Silencio —Estás de broma…. Lo haces para presionarme, pero no serás capaz… —Seré capaz —le interrumpió—. Y también seré más feliz. Ahora lo sé.
Sonreí para mis adentro imaginándolo desnudo, estupefacto frente a una mujer también desnuda, pero poderosa y retadora. —¿Tú qué vas a saber? Tú, eres mía. ¡Mía! ¿Lo has entendido? —¡Suéltame, por favor! Me haces daño…
Primero, la súplica; luego un grito desgarrador. Después, el silencio.

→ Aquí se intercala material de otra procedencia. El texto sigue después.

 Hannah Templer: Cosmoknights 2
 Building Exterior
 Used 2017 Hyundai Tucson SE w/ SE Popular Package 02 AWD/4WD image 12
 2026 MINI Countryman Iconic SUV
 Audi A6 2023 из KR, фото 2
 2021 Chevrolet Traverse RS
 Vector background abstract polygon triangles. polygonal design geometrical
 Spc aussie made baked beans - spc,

Tengo el corazón acelerado. Me incorporo y me apoyo en la pared. Abro la 507 y me pongo a limpiar como una autómata, pero mi mente sigue en la habitación de enfrente. Acabo y me dispongo a seguir con la 506, pero retrocedo e, incumpliendo la rogativa de no molestar, doy dos golpecitos con los nudillos en la puerta de la 509. Nadie contesta, pero se oyen unos sollozos entrecortados. Decido avisar a la gobernanta. Acude e intenta comunicarse con el cliente, pero tampoco obtiene respuesta y llama al guarda de seguridad que decide entrar abriendo con la llave maestra. El hombre, desnudo, sentado sobre la cama con la mirada vacía y las manos sobre sus rodillas Las sábanas blancas salpicadas con motitas rojas como la réplica de Pollock que preside la cafetería.
A sus pies, el cuerpo de ella desnuda con el rostro y el cráneo destrozados. Y una lamparilla de bronce con restos sanguinolentos.